As promised here’s the full review from Publisher’s Weekly for Everybody Scream!:

Set in Thomas’s non-Earth city of Paxton (aka Punktown), a futuristic dystopia introduced in the story collection Punktown (2000) that’s equal parts H.P. Lovecraft’s Arkham and Blade Runner’s dark metropolis, the author’s second noir horror novel (after 2003’s Monstrocity) starts slowly, but the patient reader will be more than amply rewarded.
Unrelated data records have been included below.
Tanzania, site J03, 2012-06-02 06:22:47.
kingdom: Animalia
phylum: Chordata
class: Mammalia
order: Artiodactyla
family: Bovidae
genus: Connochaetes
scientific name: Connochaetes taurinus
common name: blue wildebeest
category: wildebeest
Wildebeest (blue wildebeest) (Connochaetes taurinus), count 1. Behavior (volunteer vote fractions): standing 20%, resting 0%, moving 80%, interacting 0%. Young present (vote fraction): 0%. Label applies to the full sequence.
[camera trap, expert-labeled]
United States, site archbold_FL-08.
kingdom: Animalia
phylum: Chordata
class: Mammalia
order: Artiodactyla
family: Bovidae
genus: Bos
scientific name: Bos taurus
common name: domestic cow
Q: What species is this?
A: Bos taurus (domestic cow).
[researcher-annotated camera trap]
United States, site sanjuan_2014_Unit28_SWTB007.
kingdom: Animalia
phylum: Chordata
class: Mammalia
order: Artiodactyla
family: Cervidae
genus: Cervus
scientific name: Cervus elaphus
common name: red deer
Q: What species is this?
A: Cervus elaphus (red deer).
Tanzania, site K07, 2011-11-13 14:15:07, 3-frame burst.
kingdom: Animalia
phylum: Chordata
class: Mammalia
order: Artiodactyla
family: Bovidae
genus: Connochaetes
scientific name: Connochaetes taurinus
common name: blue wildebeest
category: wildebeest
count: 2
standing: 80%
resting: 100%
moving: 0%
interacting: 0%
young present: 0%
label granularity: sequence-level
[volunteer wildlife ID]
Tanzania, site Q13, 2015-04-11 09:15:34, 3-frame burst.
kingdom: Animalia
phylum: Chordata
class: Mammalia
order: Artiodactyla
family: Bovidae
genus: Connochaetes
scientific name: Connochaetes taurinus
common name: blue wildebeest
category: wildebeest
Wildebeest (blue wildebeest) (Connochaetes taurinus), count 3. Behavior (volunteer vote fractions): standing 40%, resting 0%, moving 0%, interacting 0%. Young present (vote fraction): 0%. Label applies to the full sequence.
On the last night of Punktown’s annual carnival, the paths of several bizarre characters converge, including a former prostitute turned chanteuse who fears her lover is sexually obsessed with her conjoined twin, and a being who runs a cafe and claims to be one of the Roswell aliens. The results are alternately hilarious and terrifying. A black claw of an enormous monster is emerging from another dimension with such glacial slowness that it has already been tagged with gang graffiti. The anarchic yet organized violence resonates with that of our own society. For instance, because there are more bodies in the carnival’s morgue than usual, the security chief worries about how to persuade the city’s numerous gangs to check their firepower at the front gate. As in his earlier works, Thomas uses techniques and ideas pioneered by Lovecraft to make caustic social observations about humanity, in particular our exploitation of other species.